Film & TV

Film Review: Nightcrawler

Behind every horrifying news footage is a person with a camera and this crime thriller explores the dark, voyeuristic and sensationalist nature of Western news.


Night-crawlerIt’s easy to forget that behind every piece of horrifying footage you see on the news, there is a person with a camera watching everything go down.

Nightcrawler, by first time director Dan Gilroy, is a completely engrossing crime thriller that explores the dark, voyeuristic and sensationalist nature of Western news.

Jake Gyllenhaal plays Lou Bloom, an introverted (and rather sociopathic) thief who gets a taste of crime journalism after he witnesses a car crash. After successfully shooting his own gruesome crime-scene videos and selling them to a local news studio, Lou becomes increasingly obsessed with growing his “business” and getting the best shot possible… No matter the cost.

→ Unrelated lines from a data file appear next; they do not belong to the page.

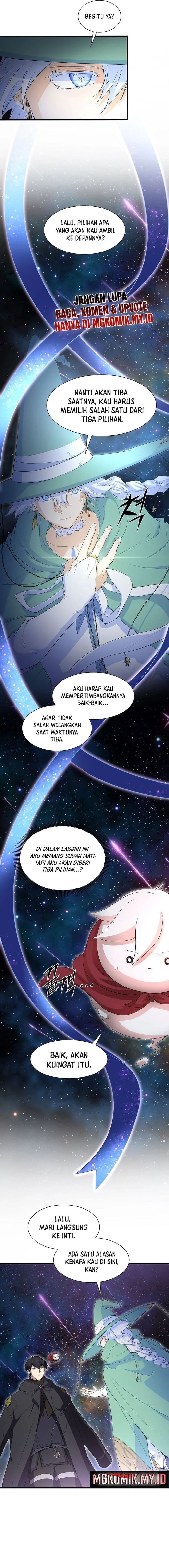Leveling Up with Skills Page 16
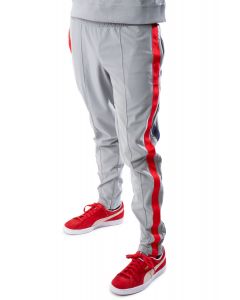 TMC Marathon Pants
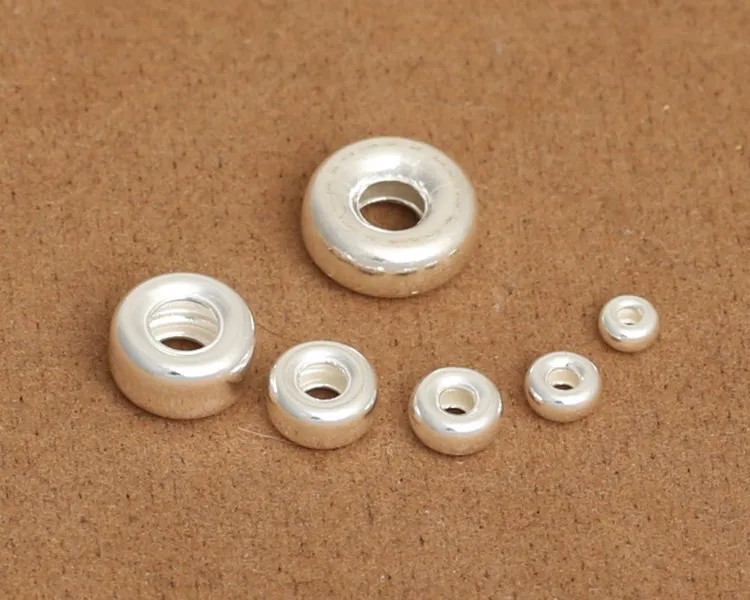 lucky-beads05a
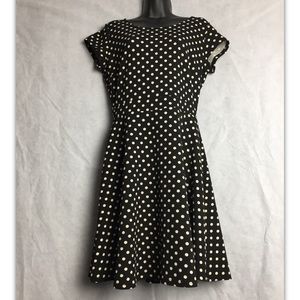 Stitch Fix GillI Rinna Dress Size Medium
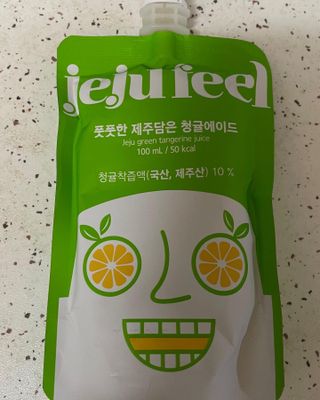 고현정님이 올린 리뷰 사진 1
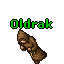 Oldrak.gif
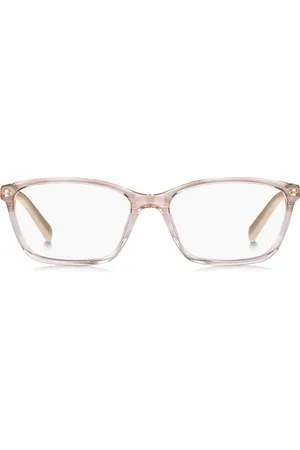 M Missoni Okulary MMI00451ZXF21. Okulary, Kolor różowy. Kobieta.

Nightcrawler is beautifully shot. It’s clean and crisp, but also shows all the typical urban grit that we come to expect from this kind of movie. There is a beautiful use of inner-city colours and lights, used in places to turn characters into stark and scary caricatures, and in other places to highlight the hidden beauty of modern life. Sound also plays a massive part in this film, and while the soundtrack was fairly hit-and-miss, ambient noises such as sirens, moving cars, televisions and the like bring the whole movie to life.

If the lighting and sound bought Nightcrawler to life, some of the acting probably put it back in the grave. There seems to be a trend in cinema and television at the moment to make character say very little and use their blank, brooding faces to fill in the blanks. While this was effective for a while, like in Drive, now it just feels like a drag. Nightcrawler does commit this sin, not to a totally excruciating extent, but enough to bore me. Too many characters just seemed soulless and wooden. I suppose this is the point of the film, but the only character that REALLY needed to be so bland (and almost un-human) was Gyllenhaal’s.

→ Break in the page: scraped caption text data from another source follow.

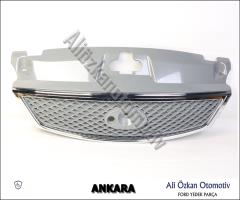 Ford Yedek Parça - ÖN PANJUR+ÇERÇEVE - MONDEO 2001-2007
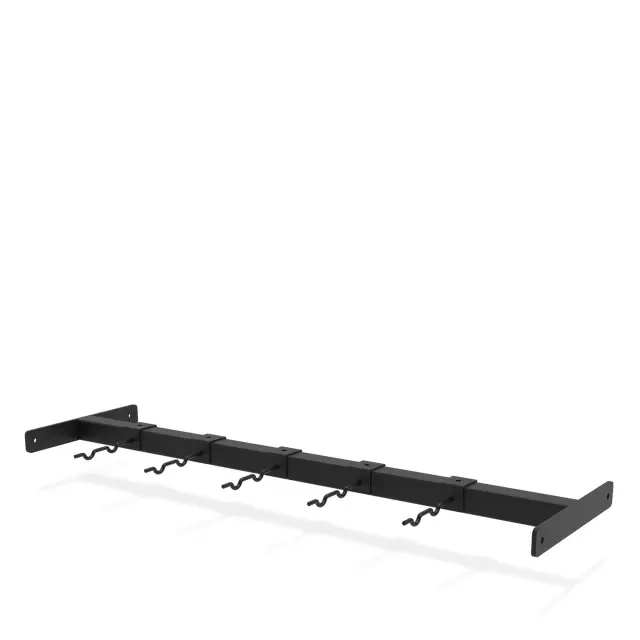 AMILA Κρεμάστρα για Αξεσουάρ Storage Rack Arkon Accessory Hanger 1.2 (95269)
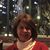 Elaine Weber's profile image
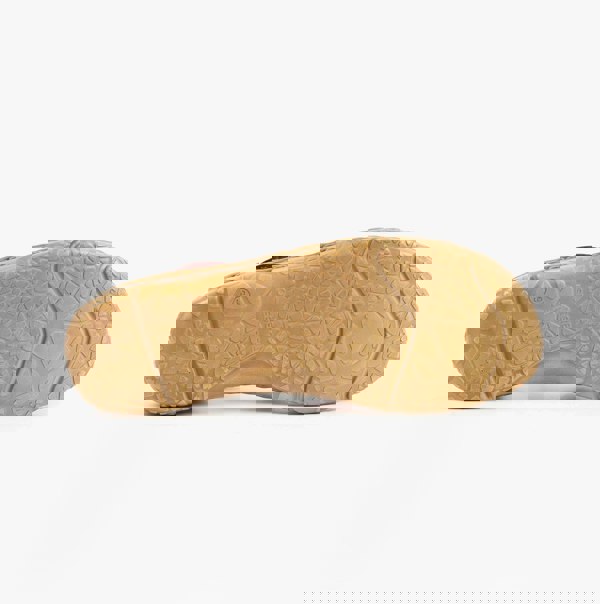 Josef Seibel IVY 02 Womens Sandals Rot-Multi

Gyllenhaal’s portrayal of the off-kilter Lou Bloom is interesting and evocative, but not very consistent. His first few lines made me cringe, but once I got used to the character and his eccentricities, I found it much less grating. In fact, I found Lou to be a very unique, fascinating character, even a scary one at times. Gyllenhaal’s ability to portray a character that is pretty much the human embodiment of a LinkedIn page (with a fair bit of brutality thrown in) is commendable.

Nightcrawler paints a horrifyingly real picture of a tabloid newsroom, or in fact, any fast-paced professional setting. Like American Psycho it does a great job at highlighting the almost psychopathic practices that some use to get ahead. It is a tense, well-paced and well-written film that only suffers from a bit of odd acting (and also some very blatant product placement). It throws in a radical car chase as well, which is always fun!